According to Haynes and Boone Lawfirm, roughly 60% of bankruptcies, from the beginning of 2020 up to May, were from American oil producers in Texas. As of now, 10.3 million US workers are employed in the oil industry, with over 1.98 million workers employed in Texas, according to the American Petroleum Industry.
Like Garcia, Julio Cesar Treviño, or as his coworkers call him J. C., has provided for his family by working in the oil field industry for eight years. J. C. did not choose the oil field industry for the money, but he saw it as an outlet to channel his “excess energy.”
“Being a young man in Laredo, you have to focus all your energy into something that will keep you from ending up incarcerated,” J. C. said. “I chose something that would exhaust me and keep me out of trouble.”
As the lead welder at one of Laredo’s oil field rigs, J. C. sees the industry as a second chance for underprivileged Hispanics along the Southern Border.
J. C. said he fell in love with the trade, and he feels pride in being one of the best welders at his job. At the end of each day, he likes to look back at the work he has done and say to himself, “Man, I’m really good at what I do.”
The oil field industry has given him respect, a more than liveable wage, but more frequently stress and heartbreak as his work days grow shorter.
J. C. remembered when he first saw the decline of the oil industry in 2015. His former co-workers, having earned $15-18 an hour, started earning minimum wage as seasonal oil rigs came to a sudden halt, resulting in a number of them losing their homes.
The oil field continues in a downward spiral. While some like Garcia and J. C. have secured jobs, according to the US Bureau of Labor, oil field workers have an unemployment rate of 19.2 percent, higher than any other industry. The US Bureau of Labor reported, the US has lost more than 137,000 oil-related jobs in 2020. According to Garcia, a greater portion of Laredo’s oil field workers only have a high school equivalent or some college, limiting their job prospects.
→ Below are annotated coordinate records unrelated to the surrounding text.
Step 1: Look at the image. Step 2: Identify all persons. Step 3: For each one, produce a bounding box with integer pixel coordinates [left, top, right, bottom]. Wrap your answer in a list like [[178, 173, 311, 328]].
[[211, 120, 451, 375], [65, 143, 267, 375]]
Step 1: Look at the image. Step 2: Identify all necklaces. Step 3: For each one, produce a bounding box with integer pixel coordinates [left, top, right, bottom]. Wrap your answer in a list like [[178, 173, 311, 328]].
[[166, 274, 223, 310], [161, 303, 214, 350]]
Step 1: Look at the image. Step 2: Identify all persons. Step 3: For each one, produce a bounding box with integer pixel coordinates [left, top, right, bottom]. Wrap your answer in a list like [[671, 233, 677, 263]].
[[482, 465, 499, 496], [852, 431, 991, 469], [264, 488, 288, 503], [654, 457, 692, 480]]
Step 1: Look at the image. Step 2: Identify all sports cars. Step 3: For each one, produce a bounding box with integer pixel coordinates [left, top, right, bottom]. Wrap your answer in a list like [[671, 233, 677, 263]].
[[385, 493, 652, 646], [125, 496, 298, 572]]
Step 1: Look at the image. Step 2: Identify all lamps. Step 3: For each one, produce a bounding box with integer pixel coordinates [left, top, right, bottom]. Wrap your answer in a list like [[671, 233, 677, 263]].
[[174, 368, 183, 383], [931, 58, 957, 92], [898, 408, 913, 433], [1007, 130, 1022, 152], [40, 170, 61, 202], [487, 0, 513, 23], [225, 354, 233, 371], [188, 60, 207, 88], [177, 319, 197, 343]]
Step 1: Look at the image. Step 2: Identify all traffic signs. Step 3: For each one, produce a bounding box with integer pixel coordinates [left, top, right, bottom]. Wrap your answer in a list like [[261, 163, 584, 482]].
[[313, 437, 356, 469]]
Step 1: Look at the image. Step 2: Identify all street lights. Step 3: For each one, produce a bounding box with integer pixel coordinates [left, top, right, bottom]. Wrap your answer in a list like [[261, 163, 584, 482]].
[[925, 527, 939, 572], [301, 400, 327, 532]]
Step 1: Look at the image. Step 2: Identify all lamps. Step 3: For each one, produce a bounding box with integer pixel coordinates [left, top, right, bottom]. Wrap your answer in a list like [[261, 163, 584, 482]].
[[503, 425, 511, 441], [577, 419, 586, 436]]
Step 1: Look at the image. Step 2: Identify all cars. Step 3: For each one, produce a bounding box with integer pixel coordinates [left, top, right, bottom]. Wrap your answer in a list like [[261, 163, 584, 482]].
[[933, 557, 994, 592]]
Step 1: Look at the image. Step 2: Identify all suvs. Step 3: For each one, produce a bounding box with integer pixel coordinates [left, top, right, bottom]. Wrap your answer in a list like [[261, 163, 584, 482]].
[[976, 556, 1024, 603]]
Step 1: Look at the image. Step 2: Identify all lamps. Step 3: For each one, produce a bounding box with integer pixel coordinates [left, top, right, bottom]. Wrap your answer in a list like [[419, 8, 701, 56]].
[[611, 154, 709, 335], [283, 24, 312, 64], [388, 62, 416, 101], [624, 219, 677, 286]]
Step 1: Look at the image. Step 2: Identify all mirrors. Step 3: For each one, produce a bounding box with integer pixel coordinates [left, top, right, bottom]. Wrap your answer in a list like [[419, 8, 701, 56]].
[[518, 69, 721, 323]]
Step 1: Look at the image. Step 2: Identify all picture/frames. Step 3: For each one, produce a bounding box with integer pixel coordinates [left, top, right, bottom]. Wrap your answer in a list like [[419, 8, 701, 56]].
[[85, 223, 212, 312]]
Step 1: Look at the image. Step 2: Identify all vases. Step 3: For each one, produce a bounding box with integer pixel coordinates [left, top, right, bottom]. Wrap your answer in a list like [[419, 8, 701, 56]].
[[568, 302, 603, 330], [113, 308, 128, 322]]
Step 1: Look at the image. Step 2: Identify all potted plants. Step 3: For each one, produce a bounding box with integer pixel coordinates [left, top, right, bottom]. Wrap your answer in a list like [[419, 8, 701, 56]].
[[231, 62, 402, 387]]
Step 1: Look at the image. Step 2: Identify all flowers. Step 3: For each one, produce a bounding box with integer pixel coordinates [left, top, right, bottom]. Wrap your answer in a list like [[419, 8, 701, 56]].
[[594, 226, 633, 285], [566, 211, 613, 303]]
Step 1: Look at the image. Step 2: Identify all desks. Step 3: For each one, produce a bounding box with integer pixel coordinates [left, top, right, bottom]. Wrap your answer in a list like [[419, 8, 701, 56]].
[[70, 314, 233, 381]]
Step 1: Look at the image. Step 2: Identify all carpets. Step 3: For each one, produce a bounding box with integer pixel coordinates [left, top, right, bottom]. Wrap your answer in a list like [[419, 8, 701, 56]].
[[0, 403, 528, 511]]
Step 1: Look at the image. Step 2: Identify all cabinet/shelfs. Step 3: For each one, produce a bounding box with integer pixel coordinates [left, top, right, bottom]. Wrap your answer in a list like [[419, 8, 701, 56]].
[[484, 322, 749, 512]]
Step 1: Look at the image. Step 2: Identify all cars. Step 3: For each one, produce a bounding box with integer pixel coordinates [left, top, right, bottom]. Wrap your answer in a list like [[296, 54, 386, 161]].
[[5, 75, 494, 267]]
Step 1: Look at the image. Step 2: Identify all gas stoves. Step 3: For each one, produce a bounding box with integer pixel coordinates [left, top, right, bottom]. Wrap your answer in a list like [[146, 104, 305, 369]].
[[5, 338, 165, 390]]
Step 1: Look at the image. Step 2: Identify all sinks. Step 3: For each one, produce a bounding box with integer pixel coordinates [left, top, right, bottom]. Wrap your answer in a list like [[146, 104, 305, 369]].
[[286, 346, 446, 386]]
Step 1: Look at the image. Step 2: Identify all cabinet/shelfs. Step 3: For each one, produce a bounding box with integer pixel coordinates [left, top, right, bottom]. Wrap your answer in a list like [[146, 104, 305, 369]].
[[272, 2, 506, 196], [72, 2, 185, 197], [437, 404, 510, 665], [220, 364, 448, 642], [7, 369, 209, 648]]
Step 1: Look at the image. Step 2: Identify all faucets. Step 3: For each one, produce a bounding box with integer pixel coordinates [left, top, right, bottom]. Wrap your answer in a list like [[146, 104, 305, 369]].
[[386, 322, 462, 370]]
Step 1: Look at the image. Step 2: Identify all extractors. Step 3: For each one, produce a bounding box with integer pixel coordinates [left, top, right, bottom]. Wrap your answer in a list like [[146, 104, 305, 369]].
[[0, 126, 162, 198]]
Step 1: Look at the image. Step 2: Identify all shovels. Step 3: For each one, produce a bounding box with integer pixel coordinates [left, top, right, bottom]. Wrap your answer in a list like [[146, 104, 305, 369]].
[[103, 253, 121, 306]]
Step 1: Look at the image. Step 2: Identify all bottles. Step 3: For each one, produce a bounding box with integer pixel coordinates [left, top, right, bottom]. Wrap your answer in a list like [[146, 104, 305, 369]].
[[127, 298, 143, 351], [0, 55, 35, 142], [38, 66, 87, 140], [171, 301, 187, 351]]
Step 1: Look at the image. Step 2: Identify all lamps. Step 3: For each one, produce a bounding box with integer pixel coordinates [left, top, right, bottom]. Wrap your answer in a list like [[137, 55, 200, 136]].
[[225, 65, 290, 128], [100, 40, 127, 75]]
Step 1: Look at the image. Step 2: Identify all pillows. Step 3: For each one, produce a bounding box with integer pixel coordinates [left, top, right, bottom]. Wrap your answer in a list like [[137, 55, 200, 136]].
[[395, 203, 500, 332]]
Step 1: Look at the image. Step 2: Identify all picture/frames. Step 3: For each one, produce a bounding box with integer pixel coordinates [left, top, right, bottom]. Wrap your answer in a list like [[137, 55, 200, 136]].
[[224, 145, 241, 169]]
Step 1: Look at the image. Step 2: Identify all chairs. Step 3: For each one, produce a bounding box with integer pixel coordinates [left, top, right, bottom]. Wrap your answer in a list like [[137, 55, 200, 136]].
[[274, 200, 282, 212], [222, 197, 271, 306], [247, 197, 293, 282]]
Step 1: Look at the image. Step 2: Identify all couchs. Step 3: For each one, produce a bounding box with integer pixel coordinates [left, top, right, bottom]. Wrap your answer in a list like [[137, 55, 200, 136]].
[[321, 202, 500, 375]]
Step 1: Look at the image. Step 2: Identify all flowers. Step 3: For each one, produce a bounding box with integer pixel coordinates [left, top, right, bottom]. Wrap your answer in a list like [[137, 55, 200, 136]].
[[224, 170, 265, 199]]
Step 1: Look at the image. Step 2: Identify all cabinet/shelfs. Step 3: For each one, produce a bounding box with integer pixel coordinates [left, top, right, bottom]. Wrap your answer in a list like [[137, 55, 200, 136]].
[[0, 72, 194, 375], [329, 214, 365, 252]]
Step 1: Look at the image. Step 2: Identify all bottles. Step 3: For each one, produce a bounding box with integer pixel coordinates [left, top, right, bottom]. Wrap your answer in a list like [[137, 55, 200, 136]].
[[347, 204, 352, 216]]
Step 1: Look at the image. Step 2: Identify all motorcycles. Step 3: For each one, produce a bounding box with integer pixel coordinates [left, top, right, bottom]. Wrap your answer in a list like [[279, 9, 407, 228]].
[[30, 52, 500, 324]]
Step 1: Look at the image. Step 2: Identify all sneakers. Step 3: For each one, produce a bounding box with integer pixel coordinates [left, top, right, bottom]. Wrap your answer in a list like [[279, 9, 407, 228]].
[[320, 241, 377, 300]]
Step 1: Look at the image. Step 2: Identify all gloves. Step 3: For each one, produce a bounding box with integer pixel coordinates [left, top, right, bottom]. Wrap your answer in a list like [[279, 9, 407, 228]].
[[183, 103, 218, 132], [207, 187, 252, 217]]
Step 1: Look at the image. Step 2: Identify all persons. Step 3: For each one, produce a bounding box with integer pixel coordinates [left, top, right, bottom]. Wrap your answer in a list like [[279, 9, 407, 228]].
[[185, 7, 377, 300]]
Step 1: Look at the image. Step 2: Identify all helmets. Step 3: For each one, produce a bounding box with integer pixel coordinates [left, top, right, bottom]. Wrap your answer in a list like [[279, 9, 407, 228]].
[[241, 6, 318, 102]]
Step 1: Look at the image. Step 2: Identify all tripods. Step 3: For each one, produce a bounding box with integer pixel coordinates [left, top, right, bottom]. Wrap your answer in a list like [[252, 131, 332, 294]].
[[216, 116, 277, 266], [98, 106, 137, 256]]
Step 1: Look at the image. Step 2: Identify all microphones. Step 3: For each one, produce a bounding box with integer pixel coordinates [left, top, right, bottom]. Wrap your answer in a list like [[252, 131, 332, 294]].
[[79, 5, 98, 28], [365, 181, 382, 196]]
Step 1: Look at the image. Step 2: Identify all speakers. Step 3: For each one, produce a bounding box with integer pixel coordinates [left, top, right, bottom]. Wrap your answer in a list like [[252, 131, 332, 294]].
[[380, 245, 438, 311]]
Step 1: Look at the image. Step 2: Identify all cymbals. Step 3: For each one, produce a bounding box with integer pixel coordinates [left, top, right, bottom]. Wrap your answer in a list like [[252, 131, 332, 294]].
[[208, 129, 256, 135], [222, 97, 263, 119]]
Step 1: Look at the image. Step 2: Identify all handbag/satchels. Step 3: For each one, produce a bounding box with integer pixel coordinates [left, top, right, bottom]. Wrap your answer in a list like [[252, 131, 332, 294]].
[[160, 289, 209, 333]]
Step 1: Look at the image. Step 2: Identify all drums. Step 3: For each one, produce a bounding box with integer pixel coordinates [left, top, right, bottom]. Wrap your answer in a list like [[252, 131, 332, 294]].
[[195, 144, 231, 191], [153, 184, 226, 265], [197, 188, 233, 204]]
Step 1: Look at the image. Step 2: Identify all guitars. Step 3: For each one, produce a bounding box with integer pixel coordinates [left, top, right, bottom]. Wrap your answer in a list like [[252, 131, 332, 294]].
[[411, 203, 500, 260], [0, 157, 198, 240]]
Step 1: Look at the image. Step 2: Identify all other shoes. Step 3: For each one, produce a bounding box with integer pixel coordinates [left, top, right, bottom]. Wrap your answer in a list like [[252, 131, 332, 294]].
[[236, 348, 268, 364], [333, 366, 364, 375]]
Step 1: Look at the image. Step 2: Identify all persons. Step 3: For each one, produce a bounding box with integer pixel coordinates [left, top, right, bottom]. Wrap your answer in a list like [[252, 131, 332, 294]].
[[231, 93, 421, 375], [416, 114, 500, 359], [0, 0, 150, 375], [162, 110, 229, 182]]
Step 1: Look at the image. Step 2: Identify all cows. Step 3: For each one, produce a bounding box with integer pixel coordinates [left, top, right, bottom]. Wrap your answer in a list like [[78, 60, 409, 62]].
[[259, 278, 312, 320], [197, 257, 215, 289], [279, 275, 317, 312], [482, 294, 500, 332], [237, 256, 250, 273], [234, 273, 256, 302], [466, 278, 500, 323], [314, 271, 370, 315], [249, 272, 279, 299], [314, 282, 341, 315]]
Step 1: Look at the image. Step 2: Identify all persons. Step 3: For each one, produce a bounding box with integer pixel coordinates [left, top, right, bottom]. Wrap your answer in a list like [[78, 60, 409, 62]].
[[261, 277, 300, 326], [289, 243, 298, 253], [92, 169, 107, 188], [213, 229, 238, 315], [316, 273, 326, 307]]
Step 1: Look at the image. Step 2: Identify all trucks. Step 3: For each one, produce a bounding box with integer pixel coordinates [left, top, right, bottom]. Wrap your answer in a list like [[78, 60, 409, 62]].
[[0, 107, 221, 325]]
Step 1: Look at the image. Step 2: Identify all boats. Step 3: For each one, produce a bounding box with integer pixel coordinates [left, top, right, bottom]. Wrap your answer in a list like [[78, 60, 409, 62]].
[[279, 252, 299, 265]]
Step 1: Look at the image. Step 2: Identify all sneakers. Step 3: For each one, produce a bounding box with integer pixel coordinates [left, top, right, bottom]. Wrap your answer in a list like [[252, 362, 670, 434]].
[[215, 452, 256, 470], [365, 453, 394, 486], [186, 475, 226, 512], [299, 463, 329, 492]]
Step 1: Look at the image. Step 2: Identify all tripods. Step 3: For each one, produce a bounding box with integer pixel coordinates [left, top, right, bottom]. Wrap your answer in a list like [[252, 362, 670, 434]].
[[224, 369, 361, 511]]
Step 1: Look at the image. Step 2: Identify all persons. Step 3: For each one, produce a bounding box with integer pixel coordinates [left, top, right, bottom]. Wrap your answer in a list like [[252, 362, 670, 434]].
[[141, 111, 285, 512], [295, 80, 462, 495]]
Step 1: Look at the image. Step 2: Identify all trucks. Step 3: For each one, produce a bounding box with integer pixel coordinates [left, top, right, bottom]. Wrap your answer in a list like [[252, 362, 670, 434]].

“Most of the people don’t have an education,” he said. “Not because they don’t want to but because of the poverty level here. They couldn’t afford it. They didn’t have a plan B.”
As the provider of his three children, two boys and a girl, and his mother, J. C. worries Biden’s climate change plan will hurt the economy along the Southern Border, and leave him unemployed.
According to J. C., Hispanics are the backbone of the oil field industry. J. C. believes diverting investments from American oil companies into renewable resources would hurt Laredo’s community – a majority Hispanic community.
“[The oil field] not only provides goods for our country, but it creates job opportunities for low-income families,” J. C. said. “It’s an opportunity to keep your family financially stable.”
The unpredictability of the oil field industry in the earlier years and the recent push towards clean energy encouraged J. C. to develop a “plan B.” J. C. began to save money in 2016, and is now the co-owner of a trucking company in Laredo. He strongly believes transportation will remain unaffected by strides towards an energy revolution.
“When the oil field shut down in 2015 we really suffered,” said J. C. “If Biden shuts down the industry, some of us will never recover.”